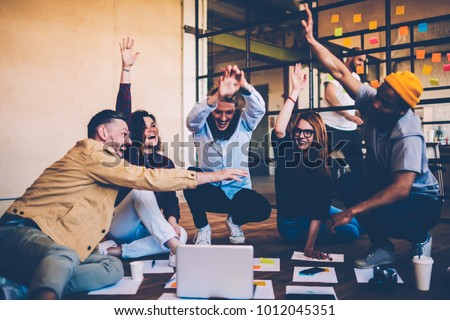 Cheerful male and female students celebrating winning in college contest giving high five, emotional multiracial members of crew excited with success in productive working process on startup Royalty-Free Stock Photo #1012045351
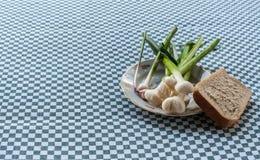 Stillleben mit jungem Knoblauch auf Weinleseplatte mit einem Frieden des Weißbrots, Nahaufnahme lizenzfreies stockfoto
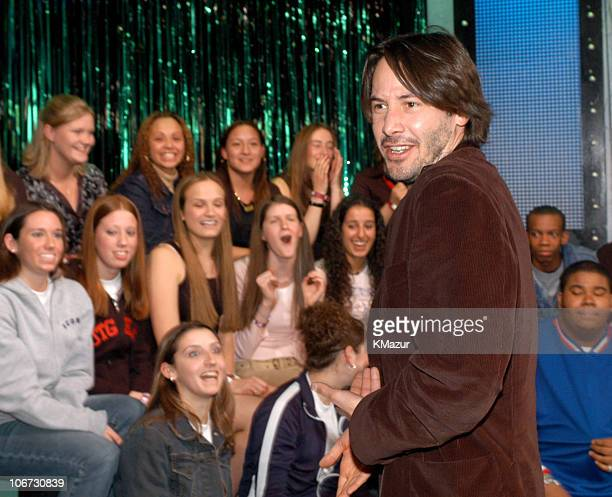 Keanu Reeves greets his fans during The Cast of 'The Matrix Reloaded' and POD Visit MTV's 'TRL' May 5 2003 at MTV Studios Times Square in New York...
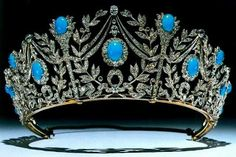 THE PERSIAN TURQUOISE TIARA Known as the Triumph of Love Tiara.Persian turquoise stands for love, and adorns a delicate diamond structure of gold and platinum of laurel wreaths for triumph, lovers' knots, and torches of love. The tiara is part of a parure including a necklace, earrings, and a brooch.c. 1900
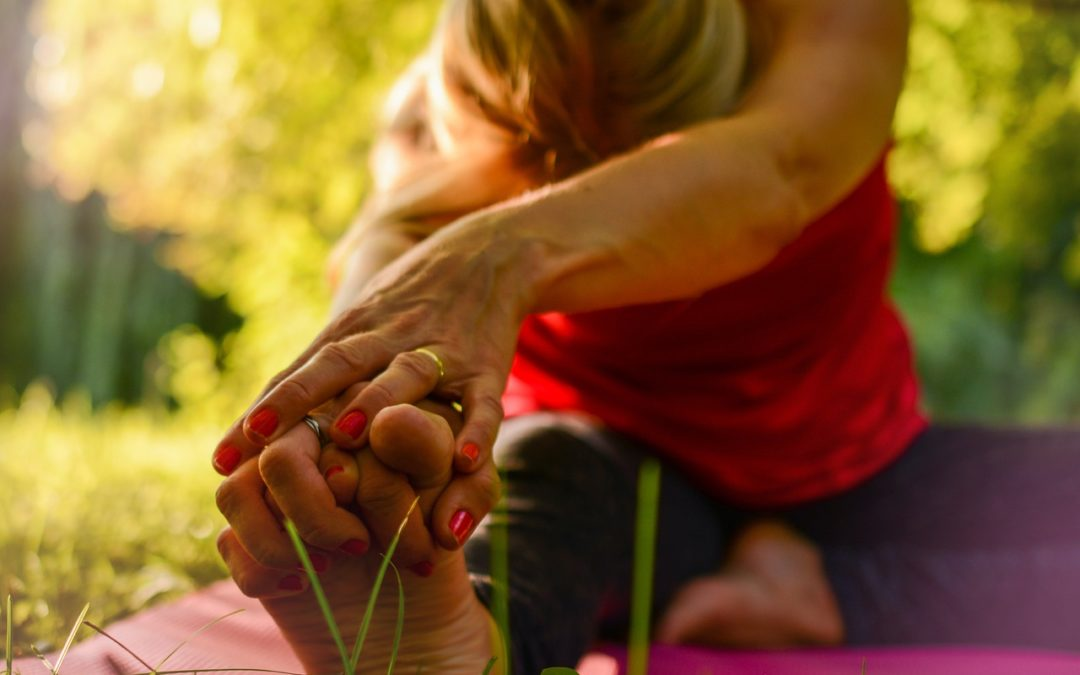 woman stretching with fingers interlocked into toes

§ §

→ **TASK DESCRIPTION**:
Return each entry above unchanged. Leave the pictures out.

→ **RESPONSE FOR THIS EXERCISE**:
 Cheerful male and female students celebrating winning in college contest giving high five, emotional multiracial members of crew excited with success in productive working process on startup Royalty-Free Stock Photo #1012045351
 Stillleben mit jungem Knoblauch auf Weinleseplatte mit einem Frieden des Weißbrots, Nahaufnahme lizenzfreies stockfoto
 Keanu Reeves greets his fans during The Cast of 'The Matrix Reloaded' and POD Visit MTV's 'TRL' May 5 2003 at MTV Studios Times Square in New York...
 THE PERSIAN TURQUOISE TIARA Known as the Triumph of Love Tiara.Persian turquoise stands for love, and adorns a delicate diamond structure of gold and platinum of laurel wreaths for triumph, lovers' knots, and torches of love. The tiara is part of a parure including a necklace, earrings, and a brooch.c. 1900
 woman stretching with fingers interlocked into toes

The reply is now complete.